● **Activity**
Return all of the material, keeping each line exactly as it is.

● **Source data**
----

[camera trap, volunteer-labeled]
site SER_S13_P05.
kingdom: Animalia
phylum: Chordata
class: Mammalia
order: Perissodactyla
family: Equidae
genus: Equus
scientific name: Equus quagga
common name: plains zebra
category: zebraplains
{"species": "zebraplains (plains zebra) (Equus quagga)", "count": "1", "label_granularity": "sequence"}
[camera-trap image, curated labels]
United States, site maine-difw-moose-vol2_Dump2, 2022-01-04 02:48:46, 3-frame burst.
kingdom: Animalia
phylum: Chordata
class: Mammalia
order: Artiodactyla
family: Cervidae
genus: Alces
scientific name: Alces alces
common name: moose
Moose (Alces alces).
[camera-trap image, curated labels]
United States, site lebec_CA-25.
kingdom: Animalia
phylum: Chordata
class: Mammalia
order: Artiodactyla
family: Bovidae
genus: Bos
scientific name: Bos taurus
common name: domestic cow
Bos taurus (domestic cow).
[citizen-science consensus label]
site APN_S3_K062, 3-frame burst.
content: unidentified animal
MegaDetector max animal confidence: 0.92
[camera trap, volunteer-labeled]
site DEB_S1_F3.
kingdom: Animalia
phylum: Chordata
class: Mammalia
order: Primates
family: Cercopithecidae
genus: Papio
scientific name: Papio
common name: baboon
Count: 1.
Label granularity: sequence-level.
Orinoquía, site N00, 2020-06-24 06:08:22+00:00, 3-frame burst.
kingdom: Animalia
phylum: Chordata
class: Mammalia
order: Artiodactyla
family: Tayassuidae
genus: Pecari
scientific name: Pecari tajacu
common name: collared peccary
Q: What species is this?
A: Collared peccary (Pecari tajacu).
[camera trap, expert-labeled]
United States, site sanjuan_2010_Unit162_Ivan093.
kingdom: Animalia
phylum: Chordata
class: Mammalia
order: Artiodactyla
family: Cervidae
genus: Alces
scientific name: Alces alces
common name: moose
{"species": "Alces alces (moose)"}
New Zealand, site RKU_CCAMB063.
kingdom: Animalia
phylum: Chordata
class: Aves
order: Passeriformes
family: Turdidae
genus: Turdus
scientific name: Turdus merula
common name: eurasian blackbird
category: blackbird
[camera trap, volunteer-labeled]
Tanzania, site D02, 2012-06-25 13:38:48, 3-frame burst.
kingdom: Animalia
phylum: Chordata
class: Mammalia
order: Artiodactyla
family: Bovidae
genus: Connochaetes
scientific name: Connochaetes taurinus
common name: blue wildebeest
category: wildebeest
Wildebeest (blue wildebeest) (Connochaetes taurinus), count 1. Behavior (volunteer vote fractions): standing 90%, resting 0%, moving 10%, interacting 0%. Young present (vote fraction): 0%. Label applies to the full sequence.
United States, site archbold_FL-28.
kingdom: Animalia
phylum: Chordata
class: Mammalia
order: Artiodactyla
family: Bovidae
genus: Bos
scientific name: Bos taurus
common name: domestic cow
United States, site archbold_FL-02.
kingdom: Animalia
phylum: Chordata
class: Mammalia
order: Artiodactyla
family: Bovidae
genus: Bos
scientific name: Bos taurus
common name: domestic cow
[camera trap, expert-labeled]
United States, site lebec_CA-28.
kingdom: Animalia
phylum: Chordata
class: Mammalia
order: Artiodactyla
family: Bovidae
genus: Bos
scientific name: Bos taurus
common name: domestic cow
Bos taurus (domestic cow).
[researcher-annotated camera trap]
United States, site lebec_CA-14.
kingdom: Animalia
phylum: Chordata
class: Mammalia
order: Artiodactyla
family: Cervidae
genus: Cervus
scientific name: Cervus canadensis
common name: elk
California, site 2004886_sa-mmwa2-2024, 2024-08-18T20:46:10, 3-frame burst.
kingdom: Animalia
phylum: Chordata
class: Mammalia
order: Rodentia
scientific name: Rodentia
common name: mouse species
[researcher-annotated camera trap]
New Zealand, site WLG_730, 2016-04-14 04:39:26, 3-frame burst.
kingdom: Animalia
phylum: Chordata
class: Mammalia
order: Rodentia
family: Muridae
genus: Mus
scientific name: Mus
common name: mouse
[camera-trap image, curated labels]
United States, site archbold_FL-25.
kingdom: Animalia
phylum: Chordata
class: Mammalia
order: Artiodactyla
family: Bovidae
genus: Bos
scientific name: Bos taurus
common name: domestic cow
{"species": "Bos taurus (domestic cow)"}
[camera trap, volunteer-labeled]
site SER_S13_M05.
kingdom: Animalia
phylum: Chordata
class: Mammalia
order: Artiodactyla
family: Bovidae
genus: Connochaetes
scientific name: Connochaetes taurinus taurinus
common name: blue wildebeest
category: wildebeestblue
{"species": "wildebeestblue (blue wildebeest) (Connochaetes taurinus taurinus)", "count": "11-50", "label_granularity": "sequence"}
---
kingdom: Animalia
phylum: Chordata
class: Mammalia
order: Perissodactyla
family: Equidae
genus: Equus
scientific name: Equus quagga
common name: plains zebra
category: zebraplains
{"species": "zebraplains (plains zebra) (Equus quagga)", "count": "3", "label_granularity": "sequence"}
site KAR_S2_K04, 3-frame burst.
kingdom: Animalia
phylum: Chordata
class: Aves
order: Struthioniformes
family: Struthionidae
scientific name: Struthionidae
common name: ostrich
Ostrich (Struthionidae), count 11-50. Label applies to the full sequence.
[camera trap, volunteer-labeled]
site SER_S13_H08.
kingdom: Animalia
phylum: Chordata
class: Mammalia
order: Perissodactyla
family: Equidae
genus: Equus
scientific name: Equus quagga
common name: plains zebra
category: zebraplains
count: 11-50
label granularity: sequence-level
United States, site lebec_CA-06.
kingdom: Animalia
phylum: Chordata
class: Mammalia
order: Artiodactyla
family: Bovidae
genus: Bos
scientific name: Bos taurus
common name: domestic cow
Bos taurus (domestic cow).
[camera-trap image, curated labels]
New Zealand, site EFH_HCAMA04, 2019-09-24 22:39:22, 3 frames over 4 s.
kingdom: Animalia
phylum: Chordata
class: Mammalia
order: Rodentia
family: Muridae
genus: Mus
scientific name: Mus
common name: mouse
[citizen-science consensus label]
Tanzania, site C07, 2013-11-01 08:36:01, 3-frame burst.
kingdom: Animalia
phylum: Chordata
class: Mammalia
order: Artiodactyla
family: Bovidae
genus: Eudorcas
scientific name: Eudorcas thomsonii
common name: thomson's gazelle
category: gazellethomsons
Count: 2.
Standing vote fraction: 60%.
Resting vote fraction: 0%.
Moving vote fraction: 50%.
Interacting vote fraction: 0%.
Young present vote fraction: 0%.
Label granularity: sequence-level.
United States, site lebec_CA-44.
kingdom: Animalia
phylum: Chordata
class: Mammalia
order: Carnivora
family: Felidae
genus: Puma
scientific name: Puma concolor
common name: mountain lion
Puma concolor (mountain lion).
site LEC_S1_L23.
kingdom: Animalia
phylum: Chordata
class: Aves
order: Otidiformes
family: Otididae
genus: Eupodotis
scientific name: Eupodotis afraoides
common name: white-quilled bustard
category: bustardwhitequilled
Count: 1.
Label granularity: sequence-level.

----

● **Written solution**
[camera trap, volunteer-labeled]
site SER_S13_P05.
kingdom: Animalia
phylum: Chordata
class: Mammalia
order: Perissodactyla
family: Equidae
genus: Equus
scientific name: Equus quagga
common name: plains zebra
category: zebraplains
{"species": "zebraplains (plains zebra) (Equus quagga)", "count": "1", "label_granularity": "sequence"}
[camera-trap image, curated labels]
United States, site maine-difw-moose-vol2_Dump2, 2022-01-04 02:48:46, 3-frame burst.
kingdom: Animalia
phylum: Chordata
class: Mammalia
order: Artiodactyla
family: Cervidae
genus: Alces
scientific name: Alces alces
common name: moose
Moose (Alces alces).
[camera-trap image, curated labels]
United States, site lebec_CA-25.
kingdom: Animalia
phylum: Chordata
class: Mammalia
order: Artiodactyla
family: Bovidae
genus: Bos
scientific name: Bos taurus
common name: domestic cow
Bos taurus (domestic cow).
[citizen-science consensus label]
site APN_S3_K062, 3-frame burst.
content: unidentified animal
MegaDetector max animal confidence: 0.92
[camera trap, volunteer-labeled]
site DEB_S1_F3.
kingdom: Animalia
phylum: Chordata
class: Mammalia
order: Primates
family: Cercopithecidae
genus: Papio
scientific name: Papio
common name: baboon
Count: 1.
Label granularity: sequence-level.
Orinoquía, site N00, 2020-06-24 06:08:22+00:00, 3-frame burst.
kingdom: Animalia
phylum: Chordata
class: Mammalia
order: Artiodactyla
family: Tayassuidae
genus: Pecari
scientific name: Pecari tajacu
common name: collared peccary
Q: What species is this?
A: Collared peccary (Pecari tajacu).
[camera trap, expert-labeled]
United States, site sanjuan_2010_Unit162_Ivan093.
kingdom: Animalia
phylum: Chordata
class: Mammalia
order: Artiodactyla
family: Cervidae
genus: Alces
scientific name: Alces alces
common name: moose
{"species": "Alces alces (moose)"}
New Zealand, site RKU_CCAMB063.
kingdom: Animalia
phylum: Chordata
class: Aves
order: Passeriformes
family: Turdidae
genus: Turdus
scientific name: Turdus merula
common name: eurasian blackbird
category: blackbird
[camera trap, volunteer-labeled]
Tanzania, site D02, 2012-06-25 13:38:48, 3-frame burst.
kingdom: Animalia
phylum: Chordata
class: Mammalia
order: Artiodactyla
family: Bovidae
genus: Connochaetes
scientific name: Connochaetes taurinus
common name: blue wildebeest
category: wildebeest
Wildebeest (blue wildebeest) (Connochaetes taurinus), count 1. Behavior (volunteer vote fractions): standing 90%, resting 0%, moving 10%, interacting 0%. Young present (vote fraction): 0%. Label applies to the full sequence.
United States, site archbold_FL-28.
kingdom: Animalia
phylum: Chordata
class: Mammalia
order: Artiodactyla
family: Bovidae
genus: Bos
scientific name: Bos taurus
common name: domestic cow
United States, site archbold_FL-02.
kingdom: Animalia
phylum: Chordata
class: Mammalia
order: Artiodactyla
family: Bovidae
genus: Bos
scientific name: Bos taurus
common name: domestic cow
[camera trap, expert-labeled]
United States, site lebec_CA-28.
kingdom: Animalia
phylum: Chordata
class: Mammalia
order: Artiodactyla
family: Bovidae
genus: Bos
scientific name: Bos taurus
common name: domestic cow
Bos taurus (domestic cow).
[researcher-annotated camera trap]
United States, site lebec_CA-14.
kingdom: Animalia
phylum: Chordata
class: Mammalia
order: Artiodactyla
family: Cervidae
genus: Cervus
scientific name: Cervus canadensis
common name: elk
California, site 2004886_sa-mmwa2-2024, 2024-08-18T20:46:10, 3-frame burst.
kingdom: Animalia
phylum: Chordata
class: Mammalia
order: Rodentia
scientific name: Rodentia
common name: mouse species
[researcher-annotated camera trap]
New Zealand, site WLG_730, 2016-04-14 04:39:26, 3-frame burst.
kingdom: Animalia
phylum: Chordata
class: Mammalia
order: Rodentia
family: Muridae
genus: Mus
scientific name: Mus
common name: mouse
[camera-trap image, curated labels]
United States, site archbold_FL-25.
kingdom: Animalia
phylum: Chordata
class: Mammalia
order: Artiodactyla
family: Bovidae
genus: Bos
scientific name: Bos taurus
common name: domestic cow
{"species": "Bos taurus (domestic cow)"}
[camera trap, volunteer-labeled]
site SER_S13_M05.
kingdom: Animalia
phylum: Chordata
class: Mammalia
order: Artiodactyla
family: Bovidae
genus: Connochaetes
scientific name: Connochaetes taurinus taurinus
common name: blue wildebeest
category: wildebeestblue
{"species": "wildebeestblue (blue wildebeest) (Connochaetes taurinus taurinus)", "count": "11-50", "label_granularity": "sequence"}
---
kingdom: Animalia
phylum: Chordata
class: Mammalia
order: Perissodactyla
family: Equidae
genus: Equus
scientific name: Equus quagga
common name: plains zebra
category: zebraplains
{"species": "zebraplains (plains zebra) (Equus quagga)", "count": "3", "label_granularity": "sequence"}
site KAR_S2_K04, 3-frame burst.
kingdom: Animalia
phylum: Chordata
class: Aves
order: Struthioniformes
family: Struthionidae
scientific name: Struthionidae
common name: ostrich
Ostrich (Struthionidae), count 11-50. Label applies to the full sequence.
[camera trap, volunteer-labeled]
site SER_S13_H08.
kingdom: Animalia
phylum: Chordata
class: Mammalia
order: Perissodactyla
family: Equidae
genus: Equus
scientific name: Equus quagga
common name: plains zebra
category: zebraplains
count: 11-50
label granularity: sequence-level
United States, site lebec_CA-06.
kingdom: Animalia
phylum: Chordata
class: Mammalia
order: Artiodactyla
family: Bovidae
genus: Bos
scientific name: Bos taurus
common name: domestic cow
Bos taurus (domestic cow).
[camera-trap image, curated labels]
New Zealand, site EFH_HCAMA04, 2019-09-24 22:39:22, 3 frames over 4 s.
kingdom: Animalia
phylum: Chordata
class: Mammalia
order: Rodentia
family: Muridae
genus: Mus
scientific name: Mus
common name: mouse
[citizen-science consensus label]
Tanzania, site C07, 2013-11-01 08:36:01, 3-frame burst.
kingdom: Animalia
phylum: Chordata
class: Mammalia
order: Artiodactyla
family: Bovidae
genus: Eudorcas
scientific name: Eudorcas thomsonii
common name: thomson's gazelle
category: gazellethomsons
Count: 2.
Standing vote fraction: 60%.
Resting vote fraction: 0%.
Moving vote fraction: 50%.
Interacting vote fraction: 0%.
Young present vote fraction: 0%.
Label granularity: sequence-level.
United States, site lebec_CA-44.
kingdom: Animalia
phylum: Chordata
class: Mammalia
order: Carnivora
family: Felidae
genus: Puma
scientific name: Puma concolor
common name: mountain lion
Puma concolor (mountain lion).
site LEC_S1_L23.
kingdom: Animalia
phylum: Chordata
class: Aves
order: Otidiformes
family: Otididae
genus: Eupodotis
scientific name: Eupodotis afraoides
common name: white-quilled bustard
category: bustardwhitequilled
Count: 1.
Label granularity: sequence-level.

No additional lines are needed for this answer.